[SUPPLIED TEXT]:
════════════════

Anna Phillips

 

 

 

 

 

 

 

 

Anna Phillips

PhD Student

7-3.10: Biodiversity and Area Dynamics of Vertebrates 

Fields of interest

I am interested in investigating the effects of biotic and abiotic interactions of species on their distribution in trait space, in particular the evolutionary and ecological processes that shape species niches. My current research focuses on the evolution of traits quantifying ecological niches such a diet and habitat.

In my Masters degree, I examined why some species were more robust than others in the face of change. I investigated the phylogenetic origin and immunogenetic variability of the endangered Forty-spotted Pardalote (Pardalotus quadragintus) of Australia through phylogenetic analyses of mitochondrial and nuclear gene regions, as well as 454-amplicon sequencing of a functional gene region. This research provided a better understanding of the population and species dynamics of P. quadragintus, a factor that is important for long-term conservation, as well as demonstrating how such results can be applied to the concept of the conservation of a species.

════════════════

[COLLECTED DATA]:
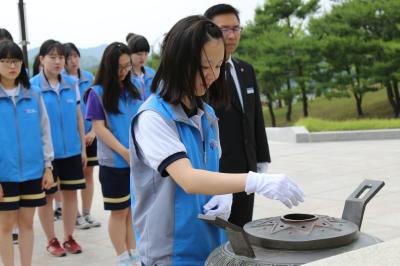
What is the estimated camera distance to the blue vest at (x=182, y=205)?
2.17 m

════════════════

[PROMPT 1]: In the profile of Anna Phillips, which endangered species did her Masters research examine?
[PROMPT 2]: In the profile of Anna Phillips, rewrite the passage from "PhD Student" to "diet and habitat.", swapping "diet" for "food".
[PROMPT 3]: Write the next part of the profile of Anna Phillips, picking up after its last sentence.

[TASK ANSWER 1]: The Forty-spotted Pardalote (Pardalotus quadragintus) of Australia.

[TASK ANSWER 2]:
PhD Student

7-3.10: Biodiversity and Area Dynamics of Vertebrates 

Fields of interest

I am interested in investigating the effects of biotic and abiotic interactions of species on their distribution in trait space, in particular the evolutionary and ecological processes that shape species niches. My current research focuses on the evolution of traits quantifying ecological niches such a food and habitat.

[TASK ANSWER 3]:
My PhD research is a part of the junior research group “Macroevolution of climatic niches in birds” (DFG Emmy Noether project FR 3246/2-1). In this project I investigate the evolution of ecomorphological traits in eight avian clades and link them to their ecology. Often morphological traits of a species represent a long-term response to ecological pressures acting on them in their habitat. As ecosystems evolve, species’ traits will adapt to fill the newly available ecological niches. Examining the morphology of a species can therefore clarify aspects of their ecology and provide a more accurate representation of environmental conditions than may be achieved with more direct measurements of the ecological niche. I combine macroecological and macroevolutionary perspectives to provide an improved understanding of the processes that shape the evolution of ecological niches in response to changing environmental conditions, and therefore ultimately determine whether there is a correlation between the evolution of climatic niches and trait evolution. The results of this project can be applied to future research in predicting species’ ecological responses to environmental change, such as range movement or restrictions in distribution. Furthermore, this research can provide crucial information on the rate of trait evolution in current niches, and further our understanding of the processes that influence this evolution. Additionally, the results may be applied to the conservation of endangered species by illustrating the importance of focusing on a central niche in which the species is likely to persist, instead of implementing plans for a highly variable part of the niche with high rates of interspecific competition.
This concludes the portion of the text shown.